Definition of Real Draught Cider & Perry
A) Ingredients:
  1. The liquid content before fermentation must consist entirely of non-pasteurized apple (Cider), or pear (Perry) juice.
  2. No apple or pear juice concentrates to be used.
  3. Normally, only the sugar naturally available in the fruit should be used to cause fermentation, but in years when the level of natural sugar in the fruit is low, the addition of extraneous sugar to aid fermentation is acceptable.
B) Process:
  1. No pasteurization to take place during the production process in relation to the cask product.
  2. No added colourings to be used.
  3. No added flavourings to be used.
  4. There must be no artificial carbonation for draught products.
  5. Sweetener may be added to fully fermented Cider/Perry to make it sweet or medium.
  6. The addition of water is permitted to bring the alcoholic content of the Cider/Perry down to the level required by the producer. Ideally, however the minimum juice content should not be lower than 90% volume.
  7. No micro filtration allowed (this takes all the yeast, leaving a "dead" product).
(from item 5.2 as extracted from CAMRA's External Policy Document 2003 - 2004:CAMRA's Cider & Perry page)

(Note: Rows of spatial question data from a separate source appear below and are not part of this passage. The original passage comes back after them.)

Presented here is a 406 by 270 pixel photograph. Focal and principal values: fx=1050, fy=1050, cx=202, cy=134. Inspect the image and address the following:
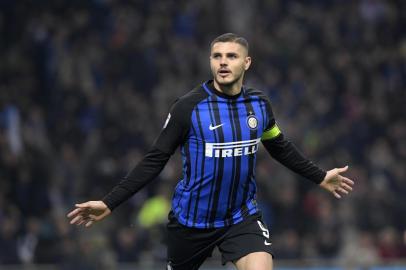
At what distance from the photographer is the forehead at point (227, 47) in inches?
273

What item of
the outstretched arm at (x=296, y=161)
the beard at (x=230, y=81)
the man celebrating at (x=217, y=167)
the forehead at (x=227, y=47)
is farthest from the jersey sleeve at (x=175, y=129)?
the outstretched arm at (x=296, y=161)

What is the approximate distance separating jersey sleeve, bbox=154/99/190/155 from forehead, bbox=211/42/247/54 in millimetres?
425

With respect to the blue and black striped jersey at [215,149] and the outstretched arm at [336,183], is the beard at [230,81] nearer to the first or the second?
the blue and black striped jersey at [215,149]

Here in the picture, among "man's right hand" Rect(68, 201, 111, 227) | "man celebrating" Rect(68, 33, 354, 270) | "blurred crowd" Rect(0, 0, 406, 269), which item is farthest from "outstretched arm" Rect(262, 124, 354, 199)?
"blurred crowd" Rect(0, 0, 406, 269)

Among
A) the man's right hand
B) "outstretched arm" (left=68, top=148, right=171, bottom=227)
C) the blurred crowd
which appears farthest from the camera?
the blurred crowd

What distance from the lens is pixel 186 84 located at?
1652 centimetres

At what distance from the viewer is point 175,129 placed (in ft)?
22.7

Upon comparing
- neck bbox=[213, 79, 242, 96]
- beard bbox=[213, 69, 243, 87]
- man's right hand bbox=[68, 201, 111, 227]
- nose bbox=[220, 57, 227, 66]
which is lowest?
man's right hand bbox=[68, 201, 111, 227]

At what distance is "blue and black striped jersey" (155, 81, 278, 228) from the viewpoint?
6.96m

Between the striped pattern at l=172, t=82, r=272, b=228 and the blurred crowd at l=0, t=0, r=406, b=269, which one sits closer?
the striped pattern at l=172, t=82, r=272, b=228

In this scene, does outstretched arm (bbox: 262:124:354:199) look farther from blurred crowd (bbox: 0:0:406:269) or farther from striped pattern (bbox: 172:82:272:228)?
blurred crowd (bbox: 0:0:406:269)

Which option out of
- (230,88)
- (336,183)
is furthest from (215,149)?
(336,183)

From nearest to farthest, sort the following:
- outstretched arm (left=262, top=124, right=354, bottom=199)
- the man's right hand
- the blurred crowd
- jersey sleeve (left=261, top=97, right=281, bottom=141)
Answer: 1. the man's right hand
2. jersey sleeve (left=261, top=97, right=281, bottom=141)
3. outstretched arm (left=262, top=124, right=354, bottom=199)
4. the blurred crowd

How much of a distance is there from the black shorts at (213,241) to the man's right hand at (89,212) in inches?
23.6
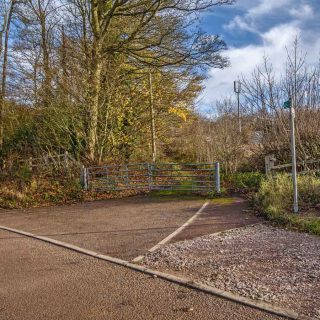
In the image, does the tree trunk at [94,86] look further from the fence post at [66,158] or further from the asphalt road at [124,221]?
the asphalt road at [124,221]

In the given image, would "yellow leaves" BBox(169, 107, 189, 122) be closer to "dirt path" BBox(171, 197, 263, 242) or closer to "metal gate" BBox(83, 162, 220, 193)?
"metal gate" BBox(83, 162, 220, 193)

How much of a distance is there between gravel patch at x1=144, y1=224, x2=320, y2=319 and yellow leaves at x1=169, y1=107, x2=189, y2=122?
40.9ft

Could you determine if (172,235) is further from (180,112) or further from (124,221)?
(180,112)

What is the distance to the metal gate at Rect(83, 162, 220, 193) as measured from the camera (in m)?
14.0

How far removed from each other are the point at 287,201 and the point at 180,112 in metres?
11.2

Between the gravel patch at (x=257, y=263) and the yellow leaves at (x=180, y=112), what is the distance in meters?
12.5

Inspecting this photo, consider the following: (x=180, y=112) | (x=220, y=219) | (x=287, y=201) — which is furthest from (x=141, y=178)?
(x=287, y=201)

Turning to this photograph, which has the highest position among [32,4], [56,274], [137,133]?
[32,4]

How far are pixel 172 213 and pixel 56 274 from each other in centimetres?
494

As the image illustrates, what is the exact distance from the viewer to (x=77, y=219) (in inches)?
398

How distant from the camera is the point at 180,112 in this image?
65.8ft

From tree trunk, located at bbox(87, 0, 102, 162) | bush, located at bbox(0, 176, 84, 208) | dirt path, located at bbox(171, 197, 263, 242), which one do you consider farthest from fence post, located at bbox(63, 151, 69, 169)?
dirt path, located at bbox(171, 197, 263, 242)

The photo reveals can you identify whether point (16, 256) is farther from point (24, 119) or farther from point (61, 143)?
point (24, 119)

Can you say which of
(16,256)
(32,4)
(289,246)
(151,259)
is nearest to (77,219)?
(16,256)
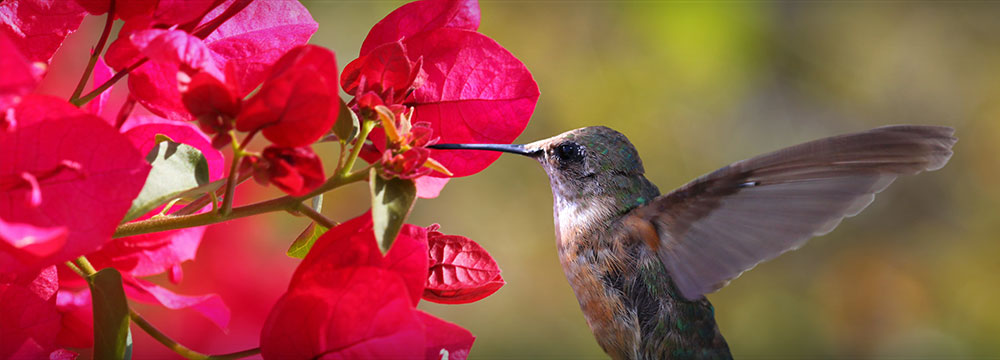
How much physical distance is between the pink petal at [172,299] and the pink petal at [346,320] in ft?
0.33

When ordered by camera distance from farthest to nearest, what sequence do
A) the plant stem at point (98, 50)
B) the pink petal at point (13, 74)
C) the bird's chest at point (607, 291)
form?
the bird's chest at point (607, 291) < the plant stem at point (98, 50) < the pink petal at point (13, 74)

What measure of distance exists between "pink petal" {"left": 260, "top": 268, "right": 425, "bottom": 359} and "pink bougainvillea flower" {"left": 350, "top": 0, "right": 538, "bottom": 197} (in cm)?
8

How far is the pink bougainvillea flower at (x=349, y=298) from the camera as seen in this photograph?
1.31 feet

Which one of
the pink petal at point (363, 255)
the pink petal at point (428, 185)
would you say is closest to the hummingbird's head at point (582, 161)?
the pink petal at point (428, 185)

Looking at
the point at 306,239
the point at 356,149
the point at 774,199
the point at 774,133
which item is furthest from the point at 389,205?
the point at 774,133

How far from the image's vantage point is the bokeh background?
92.0 inches

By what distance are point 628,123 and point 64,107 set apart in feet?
6.62

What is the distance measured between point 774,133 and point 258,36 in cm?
234

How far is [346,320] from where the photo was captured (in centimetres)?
41

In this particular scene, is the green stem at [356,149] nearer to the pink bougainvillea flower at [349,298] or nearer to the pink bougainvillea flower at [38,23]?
the pink bougainvillea flower at [349,298]

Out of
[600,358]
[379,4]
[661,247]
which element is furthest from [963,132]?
[661,247]

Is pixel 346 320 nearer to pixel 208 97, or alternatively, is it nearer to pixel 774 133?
pixel 208 97

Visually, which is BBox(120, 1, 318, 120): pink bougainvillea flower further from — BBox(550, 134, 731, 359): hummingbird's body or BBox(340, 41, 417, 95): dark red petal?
BBox(550, 134, 731, 359): hummingbird's body

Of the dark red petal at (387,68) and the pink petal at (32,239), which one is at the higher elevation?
the dark red petal at (387,68)
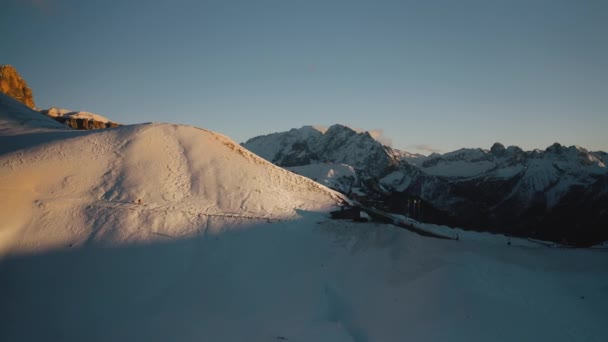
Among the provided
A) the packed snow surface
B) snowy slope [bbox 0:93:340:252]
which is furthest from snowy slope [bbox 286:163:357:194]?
the packed snow surface

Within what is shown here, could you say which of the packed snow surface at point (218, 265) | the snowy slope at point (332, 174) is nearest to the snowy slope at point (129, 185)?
the packed snow surface at point (218, 265)

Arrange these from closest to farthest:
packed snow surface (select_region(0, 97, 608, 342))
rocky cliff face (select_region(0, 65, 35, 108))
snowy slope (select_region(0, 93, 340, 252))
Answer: packed snow surface (select_region(0, 97, 608, 342)) < snowy slope (select_region(0, 93, 340, 252)) < rocky cliff face (select_region(0, 65, 35, 108))

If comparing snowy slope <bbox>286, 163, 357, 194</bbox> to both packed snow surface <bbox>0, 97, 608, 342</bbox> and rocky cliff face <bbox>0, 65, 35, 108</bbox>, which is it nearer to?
rocky cliff face <bbox>0, 65, 35, 108</bbox>

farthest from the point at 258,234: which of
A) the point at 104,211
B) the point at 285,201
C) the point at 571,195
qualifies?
the point at 571,195

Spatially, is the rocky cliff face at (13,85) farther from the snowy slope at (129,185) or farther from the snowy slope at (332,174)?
the snowy slope at (332,174)

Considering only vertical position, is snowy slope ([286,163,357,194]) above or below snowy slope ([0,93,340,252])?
above

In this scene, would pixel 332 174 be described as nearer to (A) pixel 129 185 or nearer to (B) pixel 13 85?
(B) pixel 13 85

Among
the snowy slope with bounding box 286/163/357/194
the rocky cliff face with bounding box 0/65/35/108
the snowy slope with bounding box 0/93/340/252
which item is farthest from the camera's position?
the snowy slope with bounding box 286/163/357/194
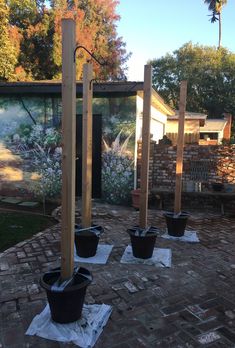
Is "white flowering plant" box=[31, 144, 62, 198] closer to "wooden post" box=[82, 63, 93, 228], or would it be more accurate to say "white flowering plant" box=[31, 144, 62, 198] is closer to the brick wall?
the brick wall

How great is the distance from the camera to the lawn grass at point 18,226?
550 centimetres

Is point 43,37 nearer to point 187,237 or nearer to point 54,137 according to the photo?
point 54,137

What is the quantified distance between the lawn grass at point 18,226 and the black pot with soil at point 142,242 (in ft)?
6.37

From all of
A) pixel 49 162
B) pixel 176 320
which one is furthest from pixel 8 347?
pixel 49 162

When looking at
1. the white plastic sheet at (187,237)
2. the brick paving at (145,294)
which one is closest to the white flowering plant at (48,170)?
the brick paving at (145,294)

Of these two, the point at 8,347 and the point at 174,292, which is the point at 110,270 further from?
the point at 8,347

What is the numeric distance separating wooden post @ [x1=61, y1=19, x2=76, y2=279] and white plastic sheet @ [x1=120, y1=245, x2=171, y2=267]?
5.81ft

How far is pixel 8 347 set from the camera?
275 centimetres

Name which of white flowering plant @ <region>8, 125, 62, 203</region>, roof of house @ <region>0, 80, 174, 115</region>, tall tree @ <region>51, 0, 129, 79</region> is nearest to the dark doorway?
white flowering plant @ <region>8, 125, 62, 203</region>

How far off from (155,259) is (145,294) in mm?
1054

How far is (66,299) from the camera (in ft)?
9.63

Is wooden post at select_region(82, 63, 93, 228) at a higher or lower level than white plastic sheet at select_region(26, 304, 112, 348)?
higher

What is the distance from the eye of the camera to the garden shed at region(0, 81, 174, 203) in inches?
321

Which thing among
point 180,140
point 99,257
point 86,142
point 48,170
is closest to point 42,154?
point 48,170
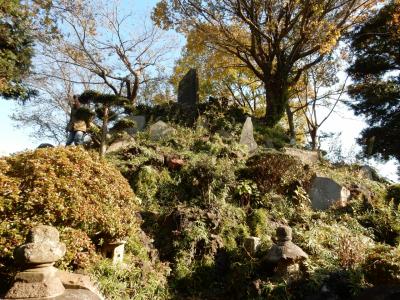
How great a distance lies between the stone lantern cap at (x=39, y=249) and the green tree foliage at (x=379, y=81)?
14359 millimetres

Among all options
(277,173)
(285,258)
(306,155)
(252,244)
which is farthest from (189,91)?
(285,258)

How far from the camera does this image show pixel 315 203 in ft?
26.9

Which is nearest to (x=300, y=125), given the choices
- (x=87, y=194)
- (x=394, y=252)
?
(x=394, y=252)

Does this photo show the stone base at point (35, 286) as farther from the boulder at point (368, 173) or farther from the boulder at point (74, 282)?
the boulder at point (368, 173)

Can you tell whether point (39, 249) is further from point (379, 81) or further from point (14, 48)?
point (379, 81)

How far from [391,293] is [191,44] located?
501 inches

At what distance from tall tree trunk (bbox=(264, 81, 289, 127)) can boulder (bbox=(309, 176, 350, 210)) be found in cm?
549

In contrast to real ale, artificial ingredients such as saccharine, aspartame, or other artificial sweeteners may be added to real cider to make it 'sweet' or 'medium'.

UKCider, a Community of Practice for small scale cidermakers, has developed a contrasting definition of real cider:

"What do we mean by Real Cider?
Real cider is the product of fermenting fresh apple juice.
The amount of apple juice which went into the final product must be between 85 and 100% and should be clearly stated on the container it is sold in or dispensed from. No artificial sweetners, flavourings or colourings are permitted.
(For real perry substitute pear juice.)"
(from the ukcider website)

[edit] The United States

During colonial times, apple cider was consumed as the main beverage with meals, because water was often unsafe for drinking.

Somewhere around the time of Prohibition, the word cider came to mean sparkling apple juice, possibly through the influence of Martinelli's sparkling apple cider, which was once touted specifically as "non-alcoholic cider". Martinelli's is sold as "cider" or "juice" depending on regional preference of the term.

In other parts of the United States, the word "cider" simply means, unfiltered, unfermented apple juice. For instance, in Pennsylvania, apple cider is legally defined as an "amber golden, opaque, unfermented, entirely non-alcoholic juice squeezed from apples". Natural or artificial flavours or colors generally recognized as safe may be added if their presence is declared on the label by the use of the word "Imitation" in type at least one-half the size of the type used to declare the flavour. Cider containing more than 0.15 percent alcohol by volume is classified as hard cider.

Despite this, alcoholic cider is produced in the United States, especially in New England and upstate New York. Woodchuck cider, from Vermont, is one of the most common brands in the north-eastern US, though the most known national brand is Cider Jack.